Terrance Maloney built his first Shoji while working as a cabinet makers helper in 1982 when he apprenticed with John Massiocchi in Portland, Oregon. Terrance’s task was to find more people who wanted shoji. He did the sales work for the shop and sold Shoji through the local Futon Companies. Several Shoji were built in those days. Terrance went on into Carpentry installing skylights, fences etc.
Much later, he dreamed of a company devoted to only building Shoji but was way too busy constructing commercial and residential buildings and paying his dues. A sideline developed building cabinets for the various contractors he worked for.
Licensed as a General Contractor in 1994, he built lot’s of wonderful things.
Portland Shoji Screen was born out of his success as an independent contractor, following years of working for himself as well as in partnership with numerous other contractors and architects in Portland, Seattle and Bellingham, Washington.
In the summer of 1997, Terrance scored the job of a lifetime — the remodel of a condo for Tom and Caroline Stoel of Stoel Rives LLP.
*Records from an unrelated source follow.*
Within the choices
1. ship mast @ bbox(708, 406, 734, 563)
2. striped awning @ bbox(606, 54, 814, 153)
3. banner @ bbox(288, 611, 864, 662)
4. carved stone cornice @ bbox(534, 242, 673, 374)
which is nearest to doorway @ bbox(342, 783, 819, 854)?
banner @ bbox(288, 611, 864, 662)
In 1999, he was awarded the job of building all the major displays for Chown Hardware which has stores located on NW 16th Ave in Portland and also in Bellevue, Washington. The project lasted almost two years and portlandshojiscreen.com was launched in 1999 to accommodate the increased interest in Asian style. (2016 update: those displays are still in use).
Notable Shoji jobs include the home of sculptor Pasha Stinson in Westmoreland where the whole house design revolved around the Shoji, the offices of Dr. Paul Greenbaum in Portland, Oregon, Green Apple Dental, Shigezo, a Japanese restaurant here in Portland on 37th and Division, the offices of Portland lawyers; Kell Alterman and Runstein, a womens health clinic; West Portland Physical Therapy Clinic, and ten large Shoji for the Googleplex, Google’s global headquarters in Mountain View, California.
Portlandshojiscreen has Shoji all over the World with many on the East Coast of the US, mostly in NYC, Boston area. There were jobs shipped to Canada, Costa Rica, and The United Kingdom. There are over 1100 Shoji personal made by Terrance out there.
After occupying various spaces over the years, Portland Shoji Screen downsized to a workshop on North Portland Rd in 2007, where the business currently operates as a one-man enterprise.
Downsizing has allowed Terrance to concentrate his talents on individual projects which has proven to be a great advantage for all his clients. No longer mired in doing massive amounts of quotes and drawings for customers all over the US and beyond, he is able to pursue Shoji making and woodworking as art.
Outside of creating artisan woodwork and Shoji screens, Terrance invests many hours into getting his antique trucks and VWs to run.
The current project is a 1986 Volkswagen Vanagon which was stored for 10 years. The 1937 Plymouth PU, a 1936 International PU and the 1922 Maxwell are now gone. Thanks to local mechanic and friends, Reid Brothers, who helped on many of my cars and trucks. RIP Reid.
His other loves in life are his wife Nora, all his wonderful friends here in the US, Colombia and Ecuador, Griffin the Great Pyrenees pup, and Gracie the cat.
Terrance believes in animal rights and supports finding a cure for all cancers.